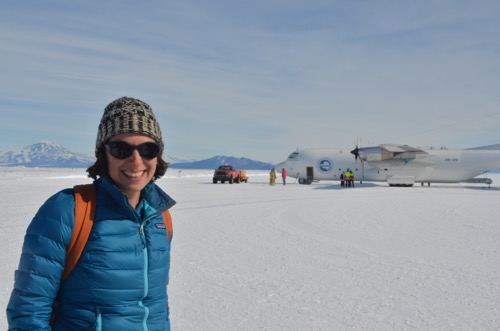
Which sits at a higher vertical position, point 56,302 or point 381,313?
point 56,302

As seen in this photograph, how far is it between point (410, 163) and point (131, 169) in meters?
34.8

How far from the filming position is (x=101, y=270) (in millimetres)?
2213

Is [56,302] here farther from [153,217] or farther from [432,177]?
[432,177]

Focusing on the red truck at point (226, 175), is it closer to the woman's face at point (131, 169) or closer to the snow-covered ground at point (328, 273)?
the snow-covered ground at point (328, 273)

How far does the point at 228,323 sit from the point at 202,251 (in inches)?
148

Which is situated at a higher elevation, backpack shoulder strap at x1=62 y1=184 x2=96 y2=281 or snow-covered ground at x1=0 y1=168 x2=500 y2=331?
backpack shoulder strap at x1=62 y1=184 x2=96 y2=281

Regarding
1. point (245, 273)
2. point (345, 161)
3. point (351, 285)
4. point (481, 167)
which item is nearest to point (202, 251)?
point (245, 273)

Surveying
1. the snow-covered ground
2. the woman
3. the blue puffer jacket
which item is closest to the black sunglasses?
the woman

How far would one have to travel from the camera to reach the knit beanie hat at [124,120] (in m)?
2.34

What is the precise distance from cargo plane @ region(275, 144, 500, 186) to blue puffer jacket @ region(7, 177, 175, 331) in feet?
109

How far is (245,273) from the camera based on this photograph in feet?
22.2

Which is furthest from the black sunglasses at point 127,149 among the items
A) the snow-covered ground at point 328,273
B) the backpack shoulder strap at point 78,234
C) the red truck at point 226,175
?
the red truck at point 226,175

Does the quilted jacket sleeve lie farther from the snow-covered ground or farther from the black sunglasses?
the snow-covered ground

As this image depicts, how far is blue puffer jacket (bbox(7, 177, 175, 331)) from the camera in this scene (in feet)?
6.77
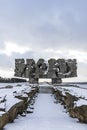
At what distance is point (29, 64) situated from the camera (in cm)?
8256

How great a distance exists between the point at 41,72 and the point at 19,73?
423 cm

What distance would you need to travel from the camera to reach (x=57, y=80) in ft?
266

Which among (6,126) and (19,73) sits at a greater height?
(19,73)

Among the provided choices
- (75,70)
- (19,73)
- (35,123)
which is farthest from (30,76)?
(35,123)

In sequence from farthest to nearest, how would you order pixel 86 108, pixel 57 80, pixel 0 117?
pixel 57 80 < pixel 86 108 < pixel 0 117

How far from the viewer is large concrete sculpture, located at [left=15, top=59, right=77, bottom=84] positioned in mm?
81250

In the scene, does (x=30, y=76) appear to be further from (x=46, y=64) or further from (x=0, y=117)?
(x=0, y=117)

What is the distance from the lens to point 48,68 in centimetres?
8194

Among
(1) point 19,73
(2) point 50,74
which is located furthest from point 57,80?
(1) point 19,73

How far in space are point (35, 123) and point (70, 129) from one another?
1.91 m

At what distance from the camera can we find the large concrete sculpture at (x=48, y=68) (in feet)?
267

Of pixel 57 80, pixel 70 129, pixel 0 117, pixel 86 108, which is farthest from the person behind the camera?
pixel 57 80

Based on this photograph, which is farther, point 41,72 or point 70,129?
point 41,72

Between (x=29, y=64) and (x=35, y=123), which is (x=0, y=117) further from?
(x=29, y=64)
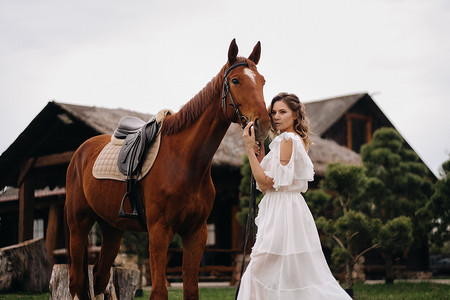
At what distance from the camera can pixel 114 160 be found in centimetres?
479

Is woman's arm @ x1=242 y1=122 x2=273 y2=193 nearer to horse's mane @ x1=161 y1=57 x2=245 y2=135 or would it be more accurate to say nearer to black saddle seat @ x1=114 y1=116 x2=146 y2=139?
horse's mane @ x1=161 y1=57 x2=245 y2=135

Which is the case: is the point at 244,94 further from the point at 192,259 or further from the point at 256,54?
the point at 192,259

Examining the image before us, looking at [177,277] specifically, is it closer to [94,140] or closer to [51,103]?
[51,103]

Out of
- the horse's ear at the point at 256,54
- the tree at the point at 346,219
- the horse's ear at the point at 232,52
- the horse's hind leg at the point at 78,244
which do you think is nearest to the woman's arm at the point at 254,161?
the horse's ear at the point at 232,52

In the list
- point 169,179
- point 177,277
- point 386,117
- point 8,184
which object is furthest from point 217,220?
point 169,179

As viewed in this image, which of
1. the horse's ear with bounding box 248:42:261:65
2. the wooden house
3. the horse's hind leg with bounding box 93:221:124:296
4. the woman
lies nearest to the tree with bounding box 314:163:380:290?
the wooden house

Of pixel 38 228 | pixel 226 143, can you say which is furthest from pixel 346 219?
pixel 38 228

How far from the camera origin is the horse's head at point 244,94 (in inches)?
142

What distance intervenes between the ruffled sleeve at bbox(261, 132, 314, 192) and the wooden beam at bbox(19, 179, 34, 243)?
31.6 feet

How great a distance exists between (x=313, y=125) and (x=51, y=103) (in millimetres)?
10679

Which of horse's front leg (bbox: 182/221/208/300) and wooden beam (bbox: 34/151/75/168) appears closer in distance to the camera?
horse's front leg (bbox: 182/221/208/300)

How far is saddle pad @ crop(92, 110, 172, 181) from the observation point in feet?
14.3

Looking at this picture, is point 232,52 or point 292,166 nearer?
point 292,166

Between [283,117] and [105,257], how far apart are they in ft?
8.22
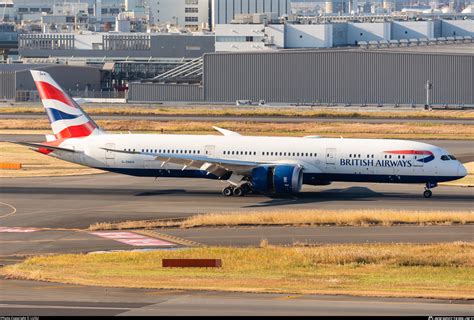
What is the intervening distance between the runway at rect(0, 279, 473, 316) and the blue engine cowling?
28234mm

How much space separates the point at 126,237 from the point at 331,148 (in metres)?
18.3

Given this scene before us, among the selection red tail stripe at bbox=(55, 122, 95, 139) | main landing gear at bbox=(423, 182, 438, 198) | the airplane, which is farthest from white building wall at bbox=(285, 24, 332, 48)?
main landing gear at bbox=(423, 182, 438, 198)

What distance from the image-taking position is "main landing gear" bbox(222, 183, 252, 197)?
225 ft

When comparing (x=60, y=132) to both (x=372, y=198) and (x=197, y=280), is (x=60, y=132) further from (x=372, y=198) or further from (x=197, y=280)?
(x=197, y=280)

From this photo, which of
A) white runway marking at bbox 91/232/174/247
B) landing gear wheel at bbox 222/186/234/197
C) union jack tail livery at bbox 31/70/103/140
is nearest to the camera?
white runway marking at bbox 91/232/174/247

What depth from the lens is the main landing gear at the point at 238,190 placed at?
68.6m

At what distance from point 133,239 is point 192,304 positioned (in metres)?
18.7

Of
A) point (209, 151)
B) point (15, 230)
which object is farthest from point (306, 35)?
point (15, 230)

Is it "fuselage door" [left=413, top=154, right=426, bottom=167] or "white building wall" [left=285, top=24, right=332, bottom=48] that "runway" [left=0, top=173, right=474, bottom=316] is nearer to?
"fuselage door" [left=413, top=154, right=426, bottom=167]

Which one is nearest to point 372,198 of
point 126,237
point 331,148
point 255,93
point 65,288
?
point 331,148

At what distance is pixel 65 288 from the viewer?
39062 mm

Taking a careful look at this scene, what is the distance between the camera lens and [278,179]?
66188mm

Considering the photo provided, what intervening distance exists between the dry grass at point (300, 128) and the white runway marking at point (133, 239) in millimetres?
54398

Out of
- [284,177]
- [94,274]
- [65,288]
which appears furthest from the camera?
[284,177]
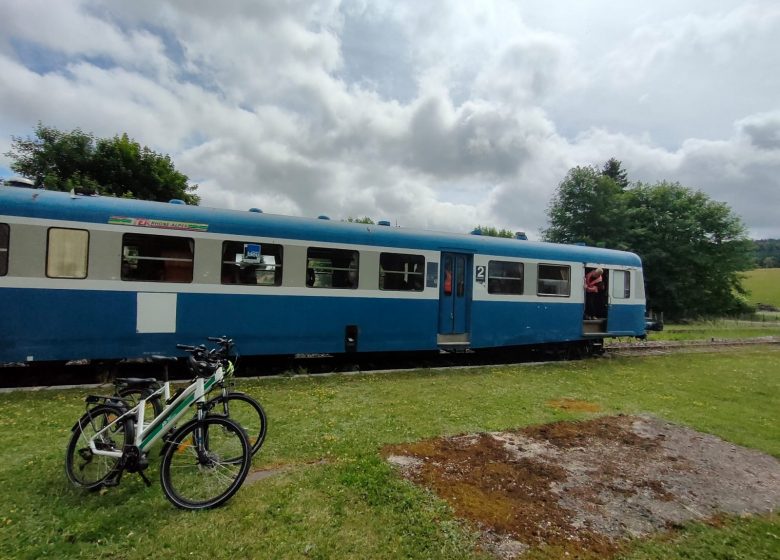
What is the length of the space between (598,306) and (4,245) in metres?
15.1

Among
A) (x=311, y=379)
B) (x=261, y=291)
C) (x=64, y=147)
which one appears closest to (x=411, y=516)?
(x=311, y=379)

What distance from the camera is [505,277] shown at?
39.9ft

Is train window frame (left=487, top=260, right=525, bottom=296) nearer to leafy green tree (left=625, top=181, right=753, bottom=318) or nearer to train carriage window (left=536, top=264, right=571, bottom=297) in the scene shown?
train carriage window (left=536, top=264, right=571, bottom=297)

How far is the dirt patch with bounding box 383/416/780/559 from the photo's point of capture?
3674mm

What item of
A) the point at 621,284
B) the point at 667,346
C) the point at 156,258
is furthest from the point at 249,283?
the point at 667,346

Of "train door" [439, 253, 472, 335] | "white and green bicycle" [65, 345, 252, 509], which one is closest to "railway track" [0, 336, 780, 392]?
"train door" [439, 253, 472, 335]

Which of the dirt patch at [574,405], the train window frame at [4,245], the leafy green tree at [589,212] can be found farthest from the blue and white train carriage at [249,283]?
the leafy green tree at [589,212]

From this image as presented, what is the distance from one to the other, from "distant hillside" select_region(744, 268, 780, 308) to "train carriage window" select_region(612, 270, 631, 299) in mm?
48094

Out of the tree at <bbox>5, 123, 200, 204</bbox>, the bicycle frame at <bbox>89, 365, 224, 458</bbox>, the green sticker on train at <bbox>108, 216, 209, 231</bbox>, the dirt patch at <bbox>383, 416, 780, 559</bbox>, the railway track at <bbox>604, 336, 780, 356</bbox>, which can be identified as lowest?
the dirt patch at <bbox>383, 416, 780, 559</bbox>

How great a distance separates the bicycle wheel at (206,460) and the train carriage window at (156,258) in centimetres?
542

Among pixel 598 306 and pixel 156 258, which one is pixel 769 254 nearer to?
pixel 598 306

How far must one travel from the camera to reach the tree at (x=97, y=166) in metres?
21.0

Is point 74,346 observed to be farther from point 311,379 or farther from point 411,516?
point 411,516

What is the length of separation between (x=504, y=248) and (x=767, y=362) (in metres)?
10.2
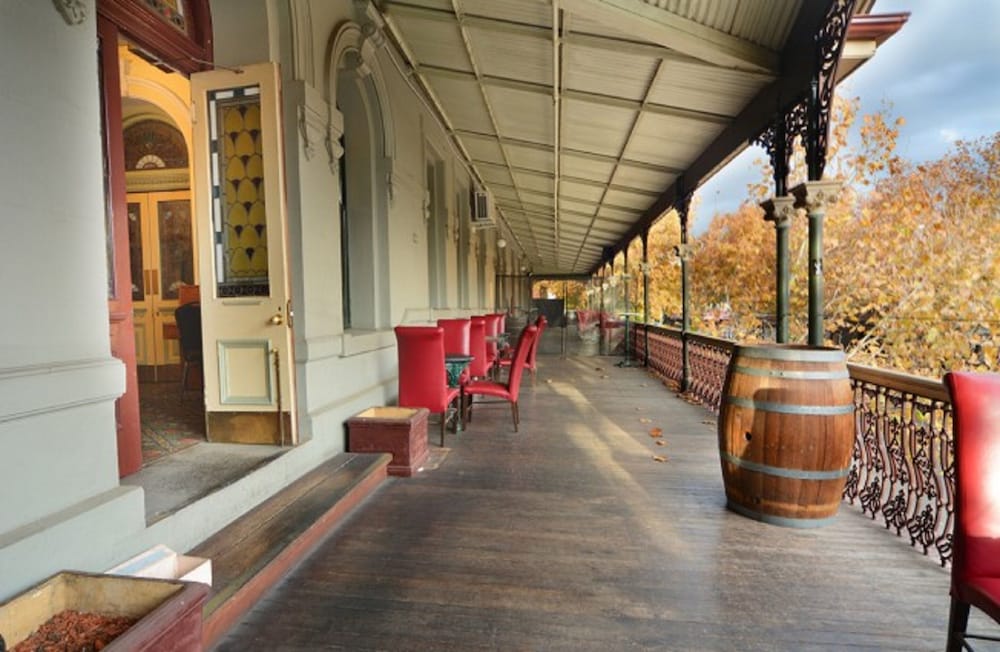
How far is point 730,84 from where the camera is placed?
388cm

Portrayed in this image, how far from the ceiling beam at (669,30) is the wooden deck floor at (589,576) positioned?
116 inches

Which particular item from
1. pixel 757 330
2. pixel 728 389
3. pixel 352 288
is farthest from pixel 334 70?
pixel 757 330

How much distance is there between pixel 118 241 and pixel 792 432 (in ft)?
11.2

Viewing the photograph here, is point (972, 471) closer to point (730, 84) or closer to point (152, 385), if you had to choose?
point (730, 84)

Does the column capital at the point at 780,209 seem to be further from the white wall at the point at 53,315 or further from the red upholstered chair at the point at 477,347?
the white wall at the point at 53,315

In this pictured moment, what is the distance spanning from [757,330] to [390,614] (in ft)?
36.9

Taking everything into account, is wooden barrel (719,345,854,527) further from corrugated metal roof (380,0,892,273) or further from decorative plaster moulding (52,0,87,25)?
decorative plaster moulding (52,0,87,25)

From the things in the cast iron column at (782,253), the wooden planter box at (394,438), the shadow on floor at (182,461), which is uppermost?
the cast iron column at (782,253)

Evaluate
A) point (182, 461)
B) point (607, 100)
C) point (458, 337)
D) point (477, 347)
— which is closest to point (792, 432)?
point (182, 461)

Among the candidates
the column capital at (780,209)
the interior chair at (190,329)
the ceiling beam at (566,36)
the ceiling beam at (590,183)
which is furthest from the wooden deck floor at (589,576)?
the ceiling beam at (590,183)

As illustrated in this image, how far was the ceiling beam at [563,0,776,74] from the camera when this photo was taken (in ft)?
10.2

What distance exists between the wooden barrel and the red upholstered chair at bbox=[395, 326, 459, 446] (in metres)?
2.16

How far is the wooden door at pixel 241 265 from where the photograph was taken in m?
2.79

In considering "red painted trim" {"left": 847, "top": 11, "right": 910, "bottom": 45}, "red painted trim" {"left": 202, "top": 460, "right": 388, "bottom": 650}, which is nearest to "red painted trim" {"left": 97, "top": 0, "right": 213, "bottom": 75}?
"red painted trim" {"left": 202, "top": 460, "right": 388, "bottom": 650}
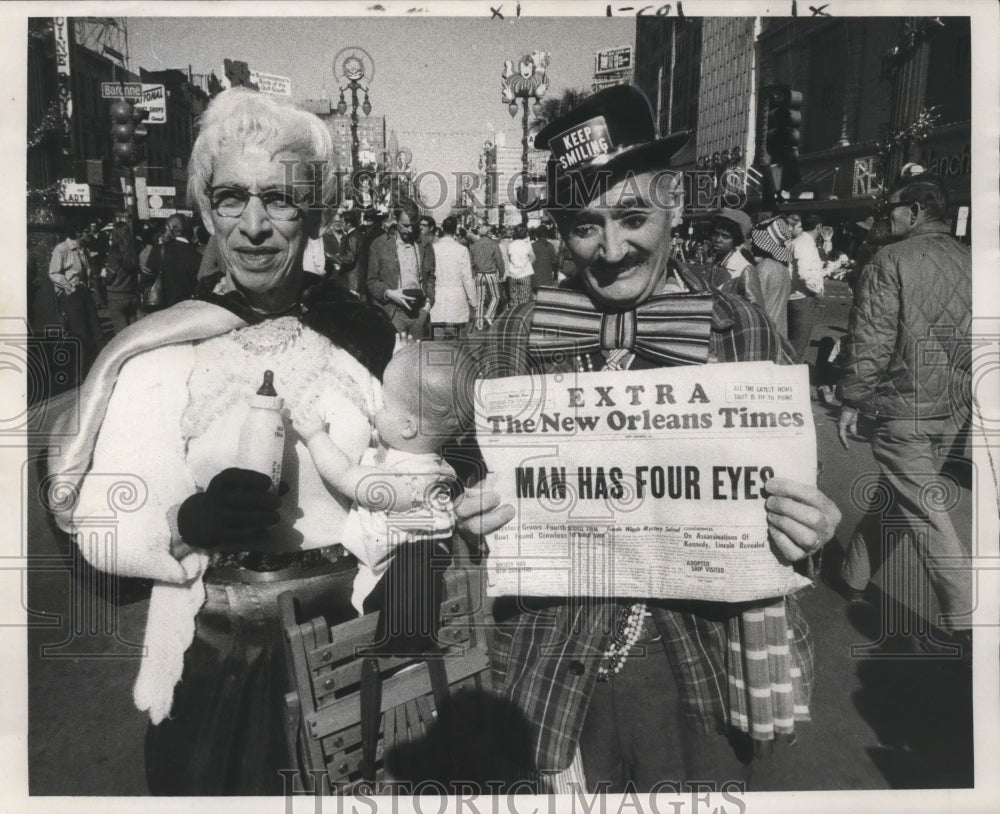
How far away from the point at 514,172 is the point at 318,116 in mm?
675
◇ ◇ ◇ ◇
Written instruction: Revise everything from the line containing "Among the candidates" down to the end of the listing, changing "wooden barrel" to "wooden cask" and leaving all else unchanged. Omit the pictures from your answer.

Written answer:
Among the candidates
the column capital at (780,209)
the interior chair at (190,329)
the ceiling beam at (566,36)
the ceiling beam at (590,183)
which is furthest from the wooden deck floor at (589,576)?
the ceiling beam at (590,183)

As illustrated in this image, how far was the ceiling beam at [563,0,776,74] from the camera when this photo was taken (in ft)?
10.2

What distance exists between the wooden cask and the red upholstered chair at bbox=[395, 326, 459, 446] (in metres)?
2.16

How far is the wooden door at pixel 241 265 from where the photograph was taken in m?
2.79

In considering "red painted trim" {"left": 847, "top": 11, "right": 910, "bottom": 45}, "red painted trim" {"left": 202, "top": 460, "right": 388, "bottom": 650}, which is nearest to "red painted trim" {"left": 97, "top": 0, "right": 213, "bottom": 75}?
"red painted trim" {"left": 202, "top": 460, "right": 388, "bottom": 650}
How far away from the point at 514,172 is the point at 318,116 in mm?
675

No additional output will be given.